**Aim of the task**
Extract every line of the records below that contains the word "teal", copying each one in full.

Questions about scene geometry:

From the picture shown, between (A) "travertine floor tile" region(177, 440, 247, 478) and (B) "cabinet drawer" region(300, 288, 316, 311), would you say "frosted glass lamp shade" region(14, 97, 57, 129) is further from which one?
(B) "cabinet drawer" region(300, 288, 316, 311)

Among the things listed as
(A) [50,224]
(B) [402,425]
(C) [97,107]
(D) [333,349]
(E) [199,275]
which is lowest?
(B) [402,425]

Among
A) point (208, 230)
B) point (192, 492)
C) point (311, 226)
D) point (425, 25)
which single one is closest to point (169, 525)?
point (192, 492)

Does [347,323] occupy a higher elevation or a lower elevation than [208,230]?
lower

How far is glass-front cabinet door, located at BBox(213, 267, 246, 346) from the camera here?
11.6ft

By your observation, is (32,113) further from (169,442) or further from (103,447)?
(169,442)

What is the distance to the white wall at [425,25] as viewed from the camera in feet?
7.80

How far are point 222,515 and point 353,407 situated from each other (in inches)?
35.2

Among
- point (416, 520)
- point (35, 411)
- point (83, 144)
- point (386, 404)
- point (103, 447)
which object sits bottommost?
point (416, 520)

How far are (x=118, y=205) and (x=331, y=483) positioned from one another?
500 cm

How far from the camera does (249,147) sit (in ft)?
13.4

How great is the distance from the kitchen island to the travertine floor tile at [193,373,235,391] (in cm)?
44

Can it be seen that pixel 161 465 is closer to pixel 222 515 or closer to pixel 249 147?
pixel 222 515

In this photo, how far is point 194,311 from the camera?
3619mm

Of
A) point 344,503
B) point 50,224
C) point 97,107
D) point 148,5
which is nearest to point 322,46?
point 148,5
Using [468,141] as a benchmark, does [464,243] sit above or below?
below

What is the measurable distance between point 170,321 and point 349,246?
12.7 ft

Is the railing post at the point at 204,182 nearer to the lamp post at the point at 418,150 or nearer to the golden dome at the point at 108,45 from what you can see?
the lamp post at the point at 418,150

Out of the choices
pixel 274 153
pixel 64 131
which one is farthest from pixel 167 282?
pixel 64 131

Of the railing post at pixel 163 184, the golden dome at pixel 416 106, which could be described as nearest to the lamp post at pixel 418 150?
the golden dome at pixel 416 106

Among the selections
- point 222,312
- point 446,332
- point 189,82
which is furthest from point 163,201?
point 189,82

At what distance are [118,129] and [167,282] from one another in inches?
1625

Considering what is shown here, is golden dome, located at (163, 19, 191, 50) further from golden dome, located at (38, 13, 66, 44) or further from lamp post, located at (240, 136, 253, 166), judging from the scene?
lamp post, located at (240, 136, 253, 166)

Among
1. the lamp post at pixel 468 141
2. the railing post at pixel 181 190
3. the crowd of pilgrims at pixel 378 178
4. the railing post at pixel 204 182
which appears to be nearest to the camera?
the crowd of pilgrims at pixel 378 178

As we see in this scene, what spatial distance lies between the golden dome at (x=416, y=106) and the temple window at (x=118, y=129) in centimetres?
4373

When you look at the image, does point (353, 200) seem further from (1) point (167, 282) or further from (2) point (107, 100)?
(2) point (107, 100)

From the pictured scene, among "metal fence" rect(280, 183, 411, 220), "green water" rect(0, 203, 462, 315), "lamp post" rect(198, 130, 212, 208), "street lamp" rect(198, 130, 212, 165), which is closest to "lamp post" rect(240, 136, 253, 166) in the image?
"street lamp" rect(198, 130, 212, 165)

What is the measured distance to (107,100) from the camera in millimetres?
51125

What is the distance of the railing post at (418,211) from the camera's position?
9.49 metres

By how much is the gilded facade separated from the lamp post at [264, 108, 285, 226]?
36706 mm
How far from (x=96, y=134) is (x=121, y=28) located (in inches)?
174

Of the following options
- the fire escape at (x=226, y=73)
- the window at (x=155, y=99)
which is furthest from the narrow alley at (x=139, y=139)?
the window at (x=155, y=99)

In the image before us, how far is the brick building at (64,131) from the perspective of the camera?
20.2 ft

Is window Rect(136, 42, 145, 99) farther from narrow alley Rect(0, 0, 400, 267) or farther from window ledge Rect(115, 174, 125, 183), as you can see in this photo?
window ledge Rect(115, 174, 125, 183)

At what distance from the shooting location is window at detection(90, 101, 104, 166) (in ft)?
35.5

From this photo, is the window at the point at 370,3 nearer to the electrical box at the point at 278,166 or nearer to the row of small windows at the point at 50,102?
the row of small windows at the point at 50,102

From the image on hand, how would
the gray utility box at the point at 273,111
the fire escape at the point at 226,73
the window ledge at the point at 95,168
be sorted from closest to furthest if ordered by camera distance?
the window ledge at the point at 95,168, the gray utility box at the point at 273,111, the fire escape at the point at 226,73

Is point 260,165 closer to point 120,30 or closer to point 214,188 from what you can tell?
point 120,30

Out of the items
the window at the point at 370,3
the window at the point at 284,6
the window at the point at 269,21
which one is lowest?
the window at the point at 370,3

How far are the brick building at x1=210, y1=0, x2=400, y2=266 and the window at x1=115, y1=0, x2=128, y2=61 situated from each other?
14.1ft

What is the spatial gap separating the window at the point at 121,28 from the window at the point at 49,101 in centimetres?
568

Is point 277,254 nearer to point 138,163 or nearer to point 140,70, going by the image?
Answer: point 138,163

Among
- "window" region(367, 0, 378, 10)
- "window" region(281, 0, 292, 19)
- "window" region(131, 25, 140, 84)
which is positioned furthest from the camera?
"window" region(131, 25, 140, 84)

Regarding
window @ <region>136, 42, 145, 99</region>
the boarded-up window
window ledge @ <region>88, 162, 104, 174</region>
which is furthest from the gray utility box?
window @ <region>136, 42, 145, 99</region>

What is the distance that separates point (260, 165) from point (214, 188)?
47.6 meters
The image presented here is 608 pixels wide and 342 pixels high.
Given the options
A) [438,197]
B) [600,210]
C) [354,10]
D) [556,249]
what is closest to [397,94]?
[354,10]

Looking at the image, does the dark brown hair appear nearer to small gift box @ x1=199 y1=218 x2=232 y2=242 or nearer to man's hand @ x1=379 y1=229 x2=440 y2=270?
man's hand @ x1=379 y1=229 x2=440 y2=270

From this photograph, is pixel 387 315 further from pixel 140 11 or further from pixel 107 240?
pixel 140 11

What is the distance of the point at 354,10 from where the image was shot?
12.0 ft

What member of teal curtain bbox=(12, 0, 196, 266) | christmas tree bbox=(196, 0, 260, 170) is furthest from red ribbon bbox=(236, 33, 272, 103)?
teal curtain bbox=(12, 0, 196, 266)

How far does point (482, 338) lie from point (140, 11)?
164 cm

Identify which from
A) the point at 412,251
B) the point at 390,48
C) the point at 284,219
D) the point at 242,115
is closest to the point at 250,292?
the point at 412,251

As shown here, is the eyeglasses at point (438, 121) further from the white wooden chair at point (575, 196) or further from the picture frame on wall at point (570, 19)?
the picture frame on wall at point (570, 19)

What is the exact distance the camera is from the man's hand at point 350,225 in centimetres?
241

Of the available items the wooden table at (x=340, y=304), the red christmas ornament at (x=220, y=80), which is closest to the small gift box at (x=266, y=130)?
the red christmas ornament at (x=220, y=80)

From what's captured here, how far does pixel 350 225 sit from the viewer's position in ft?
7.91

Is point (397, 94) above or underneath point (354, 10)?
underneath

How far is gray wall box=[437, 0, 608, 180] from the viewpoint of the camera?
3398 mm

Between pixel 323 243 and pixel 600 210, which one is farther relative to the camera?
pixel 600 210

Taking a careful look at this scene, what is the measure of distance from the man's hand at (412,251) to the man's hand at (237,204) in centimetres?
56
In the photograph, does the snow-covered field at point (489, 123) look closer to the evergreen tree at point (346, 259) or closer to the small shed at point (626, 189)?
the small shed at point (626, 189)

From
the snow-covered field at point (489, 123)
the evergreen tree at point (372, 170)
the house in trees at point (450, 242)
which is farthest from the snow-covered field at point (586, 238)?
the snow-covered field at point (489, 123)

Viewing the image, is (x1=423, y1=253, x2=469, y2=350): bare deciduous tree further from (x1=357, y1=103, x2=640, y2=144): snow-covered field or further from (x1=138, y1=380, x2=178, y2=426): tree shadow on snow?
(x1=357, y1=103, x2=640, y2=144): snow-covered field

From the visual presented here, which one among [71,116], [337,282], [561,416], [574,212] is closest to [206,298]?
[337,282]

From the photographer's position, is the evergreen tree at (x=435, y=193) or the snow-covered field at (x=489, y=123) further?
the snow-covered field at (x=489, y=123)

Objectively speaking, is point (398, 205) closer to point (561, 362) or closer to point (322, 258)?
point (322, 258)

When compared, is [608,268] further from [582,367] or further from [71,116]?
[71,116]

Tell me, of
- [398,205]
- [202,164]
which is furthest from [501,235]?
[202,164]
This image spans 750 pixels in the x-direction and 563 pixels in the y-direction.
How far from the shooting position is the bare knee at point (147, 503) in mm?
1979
* * *
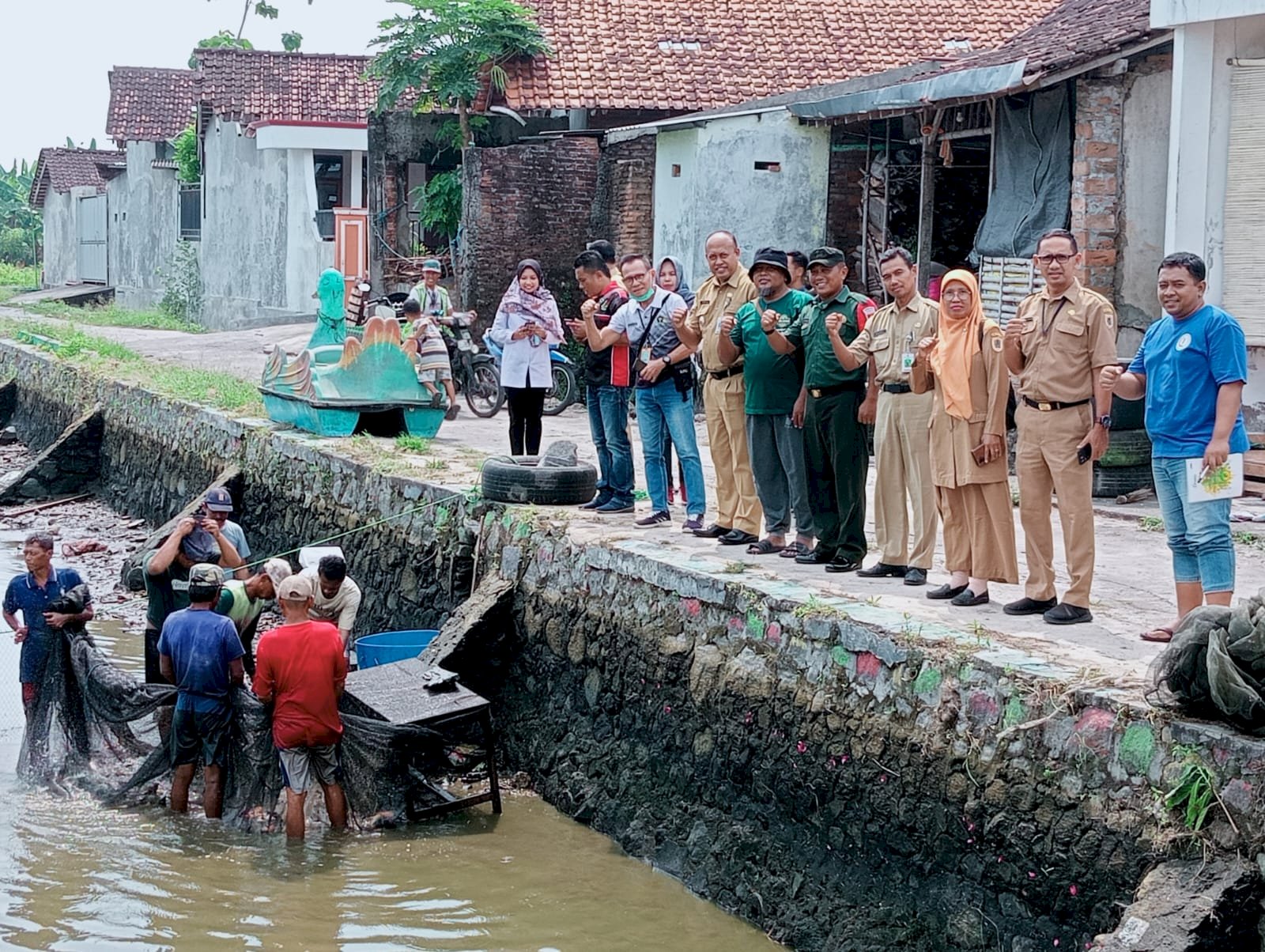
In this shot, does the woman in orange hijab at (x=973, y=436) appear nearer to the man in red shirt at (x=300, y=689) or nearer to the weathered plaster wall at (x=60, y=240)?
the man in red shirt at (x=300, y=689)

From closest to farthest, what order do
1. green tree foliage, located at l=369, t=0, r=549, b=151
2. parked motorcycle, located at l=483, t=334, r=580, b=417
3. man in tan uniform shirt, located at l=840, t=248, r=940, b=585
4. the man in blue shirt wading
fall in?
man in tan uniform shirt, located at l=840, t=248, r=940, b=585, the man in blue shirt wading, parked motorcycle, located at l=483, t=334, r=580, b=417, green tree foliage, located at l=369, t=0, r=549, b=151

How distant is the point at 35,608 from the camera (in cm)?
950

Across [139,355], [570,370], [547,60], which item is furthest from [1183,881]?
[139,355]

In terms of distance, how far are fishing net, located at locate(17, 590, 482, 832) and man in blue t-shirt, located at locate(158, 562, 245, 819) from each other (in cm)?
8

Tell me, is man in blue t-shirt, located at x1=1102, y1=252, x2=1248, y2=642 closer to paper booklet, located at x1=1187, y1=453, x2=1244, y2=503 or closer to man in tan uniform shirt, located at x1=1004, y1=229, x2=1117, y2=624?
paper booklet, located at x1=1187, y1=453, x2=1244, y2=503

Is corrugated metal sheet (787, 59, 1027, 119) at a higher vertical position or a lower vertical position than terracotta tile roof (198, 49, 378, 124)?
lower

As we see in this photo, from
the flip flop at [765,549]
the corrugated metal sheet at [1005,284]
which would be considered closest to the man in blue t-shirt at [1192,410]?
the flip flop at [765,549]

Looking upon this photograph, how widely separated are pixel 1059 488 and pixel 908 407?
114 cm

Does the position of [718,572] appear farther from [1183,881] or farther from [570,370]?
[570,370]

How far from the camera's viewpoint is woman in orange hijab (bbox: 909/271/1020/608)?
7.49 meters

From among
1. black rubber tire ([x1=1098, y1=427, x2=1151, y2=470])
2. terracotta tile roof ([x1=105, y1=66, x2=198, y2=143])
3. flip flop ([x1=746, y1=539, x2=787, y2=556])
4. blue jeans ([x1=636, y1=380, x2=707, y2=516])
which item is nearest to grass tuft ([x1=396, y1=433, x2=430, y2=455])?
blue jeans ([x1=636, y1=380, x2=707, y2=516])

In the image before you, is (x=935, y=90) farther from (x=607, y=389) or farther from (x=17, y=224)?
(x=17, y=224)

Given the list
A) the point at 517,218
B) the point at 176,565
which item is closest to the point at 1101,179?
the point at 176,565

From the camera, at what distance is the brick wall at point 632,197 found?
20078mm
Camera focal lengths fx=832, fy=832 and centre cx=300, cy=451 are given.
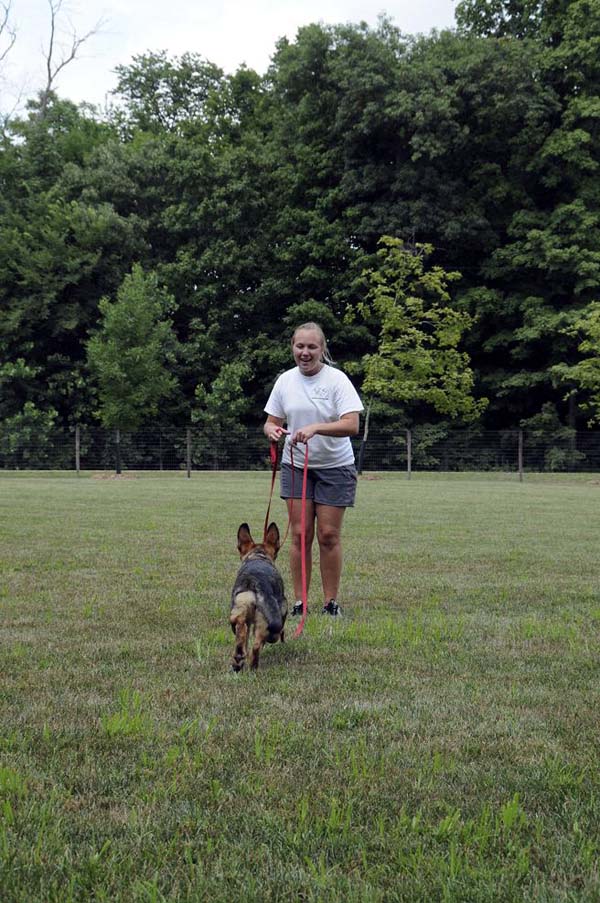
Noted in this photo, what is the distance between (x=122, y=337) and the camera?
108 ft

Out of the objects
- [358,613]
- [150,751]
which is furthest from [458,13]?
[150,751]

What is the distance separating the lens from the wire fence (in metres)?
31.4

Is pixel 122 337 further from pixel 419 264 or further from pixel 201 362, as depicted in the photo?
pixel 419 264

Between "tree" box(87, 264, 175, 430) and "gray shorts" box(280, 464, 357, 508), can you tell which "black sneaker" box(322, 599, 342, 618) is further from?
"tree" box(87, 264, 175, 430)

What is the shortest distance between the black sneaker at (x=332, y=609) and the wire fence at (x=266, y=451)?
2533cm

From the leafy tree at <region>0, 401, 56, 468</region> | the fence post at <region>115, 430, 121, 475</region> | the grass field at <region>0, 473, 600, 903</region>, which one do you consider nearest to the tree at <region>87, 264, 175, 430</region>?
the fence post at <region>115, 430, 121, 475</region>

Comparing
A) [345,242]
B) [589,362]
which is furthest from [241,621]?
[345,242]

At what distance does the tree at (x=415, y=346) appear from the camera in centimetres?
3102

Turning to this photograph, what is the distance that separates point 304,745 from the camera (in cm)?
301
...
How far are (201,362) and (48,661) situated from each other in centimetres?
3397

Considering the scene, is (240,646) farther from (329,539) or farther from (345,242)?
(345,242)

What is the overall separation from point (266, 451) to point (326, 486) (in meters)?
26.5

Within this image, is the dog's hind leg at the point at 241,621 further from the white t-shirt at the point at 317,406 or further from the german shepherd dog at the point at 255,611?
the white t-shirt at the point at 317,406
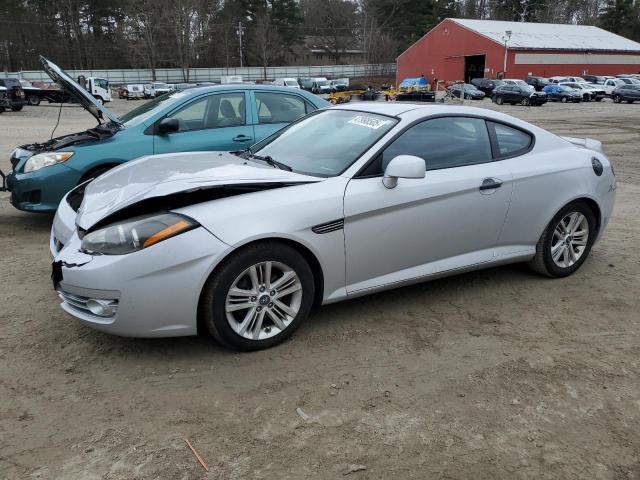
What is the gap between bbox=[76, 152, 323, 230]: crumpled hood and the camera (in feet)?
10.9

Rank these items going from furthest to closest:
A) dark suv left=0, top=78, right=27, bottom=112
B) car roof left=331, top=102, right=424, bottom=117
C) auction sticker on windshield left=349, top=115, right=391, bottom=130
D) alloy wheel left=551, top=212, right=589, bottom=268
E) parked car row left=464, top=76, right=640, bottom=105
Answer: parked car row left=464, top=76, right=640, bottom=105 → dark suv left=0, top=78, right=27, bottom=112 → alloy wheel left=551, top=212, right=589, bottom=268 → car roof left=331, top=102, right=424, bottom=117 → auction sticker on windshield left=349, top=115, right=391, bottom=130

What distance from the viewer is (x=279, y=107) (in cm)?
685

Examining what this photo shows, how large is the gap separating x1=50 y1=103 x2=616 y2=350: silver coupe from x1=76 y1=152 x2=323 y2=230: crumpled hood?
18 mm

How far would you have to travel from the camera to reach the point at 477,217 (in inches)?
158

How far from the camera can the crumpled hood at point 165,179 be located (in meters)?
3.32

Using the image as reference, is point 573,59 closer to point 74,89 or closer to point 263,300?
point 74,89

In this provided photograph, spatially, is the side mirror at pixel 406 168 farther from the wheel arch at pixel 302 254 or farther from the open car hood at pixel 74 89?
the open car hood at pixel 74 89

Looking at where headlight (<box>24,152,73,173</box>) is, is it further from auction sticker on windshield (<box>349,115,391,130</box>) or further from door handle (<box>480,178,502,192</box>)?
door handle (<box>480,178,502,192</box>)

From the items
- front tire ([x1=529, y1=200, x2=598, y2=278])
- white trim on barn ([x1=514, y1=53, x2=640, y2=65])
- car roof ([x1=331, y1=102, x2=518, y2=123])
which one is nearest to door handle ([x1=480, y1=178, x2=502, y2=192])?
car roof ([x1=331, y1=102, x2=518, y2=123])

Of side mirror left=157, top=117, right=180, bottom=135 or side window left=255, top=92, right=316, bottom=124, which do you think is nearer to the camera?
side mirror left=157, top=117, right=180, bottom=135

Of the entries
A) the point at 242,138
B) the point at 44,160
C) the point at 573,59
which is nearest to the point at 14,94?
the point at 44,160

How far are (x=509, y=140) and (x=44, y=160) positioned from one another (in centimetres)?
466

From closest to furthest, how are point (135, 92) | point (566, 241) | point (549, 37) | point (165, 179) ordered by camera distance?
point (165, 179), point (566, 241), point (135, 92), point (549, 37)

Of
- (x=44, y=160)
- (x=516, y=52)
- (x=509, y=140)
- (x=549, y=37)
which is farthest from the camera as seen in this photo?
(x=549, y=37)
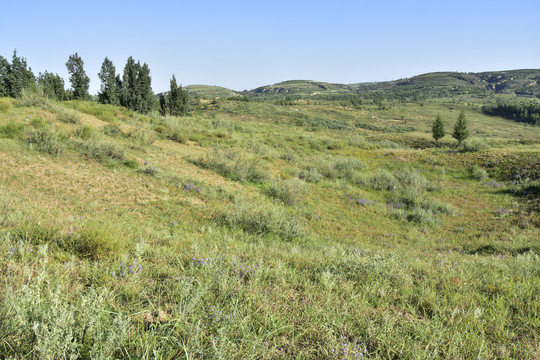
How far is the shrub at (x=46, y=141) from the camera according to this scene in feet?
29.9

**Expected answer**
What member of teal curtain bbox=(12, 0, 196, 266) | christmas tree bbox=(196, 0, 260, 170) is furthest from red ribbon bbox=(236, 33, 272, 103)?
teal curtain bbox=(12, 0, 196, 266)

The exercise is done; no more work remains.